Das Garagens às Ruas.

Ilustração: Rogerio Rios

No começo era a garagem, que já estava por aqui quando chegamos. Pousaram algumas caixas e outros apetrechos eletrônicos com seus emaranhados de tentáculos coloridos enraizando-se pelo chão e paredes. Uma movimentação atípica tomou o ambiente. Alguém gritou - Três! Quatro! - e o pau comeu. Barbudos ensandecidos agitavam seus instrumentos, gritavam, gesticulavam horrores. Tudo era som naquele espaço bolorento e irreconhecível de outrora. E chamaram por banda o bando, sorvendo sem medida a bebida, a amizade e a música, a qual chamaram de rock'n roll.

A história de minha turma, repetida cidade afora com outros personagens não tão diferentes, pode ser a da sua. Junta uns pós-adolescentes oitocentistas e umas guitarras e vê o que vai dar. A garagem pode ser um quarto, uma laje ou até mesmo um estúdio pago (mas aí não dá pra beber). Pode ter menina grande e pequena - afinal os roqueiros também se reproduzem - amigo que não toca ou acha que toca, baterista de improviso, enfim, vale tudo pra gerar uns decibéis de pista de aeroporto num espaço suarento.

Nossa garagem era uma ilha onde vivíamos a ilusão de “nos sabermos sós, sem estarmos sós”. E no entanto, havia um arquipélago em nosso entorno sem que houvesse ainda um sentimento de pertença. Outros tantos também nos ignoravam enquanto animavam festas para amigos e cunhados.

Felizmente, bons ventos deixaram terra à vista. Uma bandeira monocromática se ergueu com um pretensioso nome: Bons Sons. E ainda lhe deram o título de clube. Meia dúzia de aventureiros lançando cordas e criando pontes. Em seguida veio o canto da sereia: uma Jam Session de rock! Como assim?! Deixa ver só...

De um dia para outro a garagem ficou pequena, desceu a rua e abraçou a cidade. Qual foi meu espanto ao ver as caixas, cabos e equipamentos de som de minha pequena banda Cyria na grama da avenida, plugados por caras cujos corações pulsavam como o meu.

Testemunhei algo grandioso nascer e crescer a partir da iniciativa e perseverança de uns jovens de meia idade, que transpiraram muito para inspirar doidos como eu a continuar tocando.
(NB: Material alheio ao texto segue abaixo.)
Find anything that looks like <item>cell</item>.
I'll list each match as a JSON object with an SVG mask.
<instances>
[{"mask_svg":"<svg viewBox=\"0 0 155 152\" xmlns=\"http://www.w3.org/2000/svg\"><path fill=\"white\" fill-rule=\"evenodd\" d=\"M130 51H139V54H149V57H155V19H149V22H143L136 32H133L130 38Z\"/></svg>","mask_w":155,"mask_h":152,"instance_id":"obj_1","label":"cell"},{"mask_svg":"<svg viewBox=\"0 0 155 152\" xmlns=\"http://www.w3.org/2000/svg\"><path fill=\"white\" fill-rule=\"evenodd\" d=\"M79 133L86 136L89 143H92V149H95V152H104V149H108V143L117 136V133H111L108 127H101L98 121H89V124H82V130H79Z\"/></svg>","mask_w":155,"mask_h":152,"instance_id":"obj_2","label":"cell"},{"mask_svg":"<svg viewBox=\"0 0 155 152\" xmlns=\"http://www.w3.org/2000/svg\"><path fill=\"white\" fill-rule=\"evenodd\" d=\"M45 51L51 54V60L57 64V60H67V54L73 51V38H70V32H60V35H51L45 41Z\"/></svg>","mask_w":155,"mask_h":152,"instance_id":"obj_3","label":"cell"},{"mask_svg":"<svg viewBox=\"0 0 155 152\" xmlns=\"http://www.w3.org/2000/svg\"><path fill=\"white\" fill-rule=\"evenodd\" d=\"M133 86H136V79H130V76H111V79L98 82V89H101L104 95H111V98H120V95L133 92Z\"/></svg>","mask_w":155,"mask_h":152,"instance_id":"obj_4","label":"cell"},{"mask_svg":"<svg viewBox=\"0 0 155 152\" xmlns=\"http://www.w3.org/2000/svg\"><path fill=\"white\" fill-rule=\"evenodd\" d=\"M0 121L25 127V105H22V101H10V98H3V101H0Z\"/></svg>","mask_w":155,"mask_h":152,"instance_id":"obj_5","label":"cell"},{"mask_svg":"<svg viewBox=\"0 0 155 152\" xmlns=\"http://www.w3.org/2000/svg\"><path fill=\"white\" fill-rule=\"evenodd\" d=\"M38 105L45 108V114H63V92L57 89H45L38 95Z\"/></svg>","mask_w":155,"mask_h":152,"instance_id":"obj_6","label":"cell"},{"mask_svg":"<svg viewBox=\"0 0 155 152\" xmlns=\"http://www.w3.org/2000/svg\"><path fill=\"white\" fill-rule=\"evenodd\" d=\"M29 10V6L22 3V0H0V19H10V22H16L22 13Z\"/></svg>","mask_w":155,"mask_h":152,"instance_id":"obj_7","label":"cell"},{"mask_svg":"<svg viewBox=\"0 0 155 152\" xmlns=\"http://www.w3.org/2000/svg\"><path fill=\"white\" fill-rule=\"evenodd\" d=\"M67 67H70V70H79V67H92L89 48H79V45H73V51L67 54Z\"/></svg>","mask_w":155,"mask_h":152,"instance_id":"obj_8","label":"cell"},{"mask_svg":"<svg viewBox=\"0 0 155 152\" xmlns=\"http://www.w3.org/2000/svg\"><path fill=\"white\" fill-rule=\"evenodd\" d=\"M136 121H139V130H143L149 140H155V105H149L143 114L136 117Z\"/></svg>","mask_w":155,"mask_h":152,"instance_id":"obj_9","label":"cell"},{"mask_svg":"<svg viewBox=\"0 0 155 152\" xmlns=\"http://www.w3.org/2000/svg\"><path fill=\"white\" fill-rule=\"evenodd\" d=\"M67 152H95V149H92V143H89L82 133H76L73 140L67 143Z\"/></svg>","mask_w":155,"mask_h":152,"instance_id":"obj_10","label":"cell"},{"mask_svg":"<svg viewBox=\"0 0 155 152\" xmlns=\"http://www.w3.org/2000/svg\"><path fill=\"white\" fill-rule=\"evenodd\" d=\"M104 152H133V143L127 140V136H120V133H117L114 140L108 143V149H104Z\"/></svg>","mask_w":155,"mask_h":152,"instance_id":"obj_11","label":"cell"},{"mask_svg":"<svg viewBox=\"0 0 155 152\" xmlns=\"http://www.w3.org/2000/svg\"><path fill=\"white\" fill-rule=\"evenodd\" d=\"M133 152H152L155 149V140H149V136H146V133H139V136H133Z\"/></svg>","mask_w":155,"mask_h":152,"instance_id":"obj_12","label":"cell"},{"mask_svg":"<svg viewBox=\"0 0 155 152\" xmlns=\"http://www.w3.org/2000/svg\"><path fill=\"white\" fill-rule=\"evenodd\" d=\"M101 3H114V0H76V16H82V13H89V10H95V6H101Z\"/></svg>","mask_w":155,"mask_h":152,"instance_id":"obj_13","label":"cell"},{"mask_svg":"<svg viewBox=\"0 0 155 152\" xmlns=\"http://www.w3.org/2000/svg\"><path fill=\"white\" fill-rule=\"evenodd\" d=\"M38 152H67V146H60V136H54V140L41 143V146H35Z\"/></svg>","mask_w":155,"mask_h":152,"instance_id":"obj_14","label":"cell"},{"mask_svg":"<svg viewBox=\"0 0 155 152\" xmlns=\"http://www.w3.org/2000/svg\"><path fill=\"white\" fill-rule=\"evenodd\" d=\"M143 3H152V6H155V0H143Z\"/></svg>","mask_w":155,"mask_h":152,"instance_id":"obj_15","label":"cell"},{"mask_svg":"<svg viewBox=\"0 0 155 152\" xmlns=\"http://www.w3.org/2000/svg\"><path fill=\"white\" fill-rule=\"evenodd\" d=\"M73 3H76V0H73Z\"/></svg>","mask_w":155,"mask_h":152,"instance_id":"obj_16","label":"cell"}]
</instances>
Improvisei na Jam, ouvi discos antológicos e trabalhos autorais, escrevi textos e conheci gente demais, recém saída de suas garagens. O rock envelheceu, é certo, mas só envelhece quem não morre. Na cidade da ditadura da alegria, visto um preto desbotado e volto a respirar bons ares.
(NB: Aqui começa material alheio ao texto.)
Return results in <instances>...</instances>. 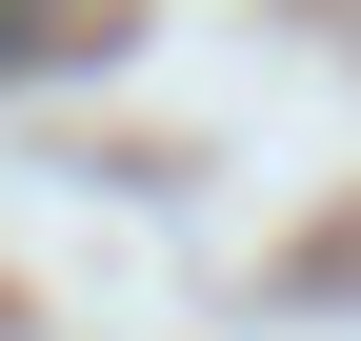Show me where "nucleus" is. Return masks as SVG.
Here are the masks:
<instances>
[{
	"mask_svg": "<svg viewBox=\"0 0 361 341\" xmlns=\"http://www.w3.org/2000/svg\"><path fill=\"white\" fill-rule=\"evenodd\" d=\"M20 40H40V0H0V61H20Z\"/></svg>",
	"mask_w": 361,
	"mask_h": 341,
	"instance_id": "f257e3e1",
	"label": "nucleus"
}]
</instances>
Desejo que essa inquietude produtiva permaneça soprando a vela do Clube dos Bons Sons, como agora, nessa nova empreitada do blog. É mais um canal para nos dar voz e vez, a mostrar que ficamos mais fortes quando juntos estamos. O Clube é a aposta no poder da coletividade; é o overdrive na linha e a garagem na rua.

Gilberto Filho

Músico acidental e contador de histórias Inverossímeis.